Ucu bucağı görünmeyen bereketli Harran Ovası. (Harran evlerine gidecek vakit kalmadı ne yazık ki)
Harran Kelebeği
Urfa'da ikinci durak Halfetiydi. Tekne yolculuğumuza başlamadan hemen önce verdiğimiz moladan Fırat'ın serin suyu.
Fırat nehri üzerinde Halfeti'ye doğru giderken yolda karşımıza doğayla çok uyumlu bir mimari özelliğe sahip Rumkale çıkıyor. Kayalığın nerede bittiğini, insan eserinin nerede başladığını söyleyebilmek çok zor. Hz. İsanın havarilerinden Johannes (Yuhanna) ‘in Roma döneminde Rumkale’yi mesken yaparak kayadan oyma bir odada incilin nüshalarını çoğalttığı rivayet ediliyor.
İşte sular altında Halfeti
Halfetide sadece minaresi suyun dışında kalan köy camisi.
Ve son olarak şehir merkezine dönüp Balıklı Göl ve Hz. İbrahim'in doğduğu mağara görülüyor.
Tok gölün aç balıkları. Kutsal sayıldıkları için avlanmaları yasak.

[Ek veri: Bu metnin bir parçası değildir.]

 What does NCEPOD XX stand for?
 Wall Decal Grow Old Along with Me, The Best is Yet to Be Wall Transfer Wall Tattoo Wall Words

Muhtemelen fazla yemekten çatlayıp ecelleriyle ölüyorlardır.
Urfa Balıklı Göl'den gece manzarası. Hz. İbrahim'in ateşe atıldığı tepeden aya uzanan mancınık direkleri.

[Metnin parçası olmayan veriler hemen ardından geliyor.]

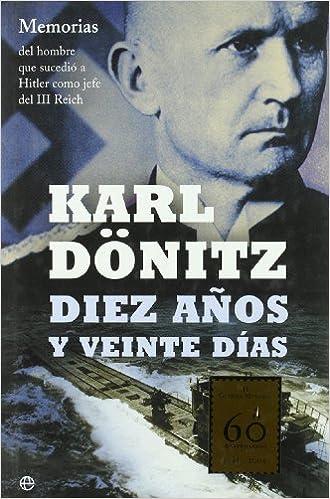 Diez años y veinte días, de Karl Dönitz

Ve tarih dışında başımızı döndüren yanar dönerli şölen sofraları.
Koçak'ın ve İmam Çağdaş'ın baklavası.
Antep'in Katmer'i Urfa'nın Şıllık Tatlısı
Orkide'nin kaymaklı, ceviz reçelli, nohut piyazlı, antep peynirli, kahvaltısı
Antep'te Halil Usta'nın Urfa'da Cevahir Konuk Evinin kebapları (simit kebabı-soğan kebabı-patlıcan kebabı), küşnemesi, muhammaradan humusa çeşit çeşit mezeleri.
Bayazhan'ın meşk gecesi
Urfa'nın mırrası, Antep
Tahmis'de Menengiç kahvesi. (Fıstığı bol bulunca her şeye koyar olmuşlar ama kahvesi olmamış bence. Ağır ve yağlı gibiydi. İçemedim.)
Ama kahve eşliğinde gelen çalgıcılar ve akşamüstü konseri güzeldi.
Çok dolu, yorucu bir turdu ama değdi. 2 güncük bile olsa Cimcimemi çooook özledim.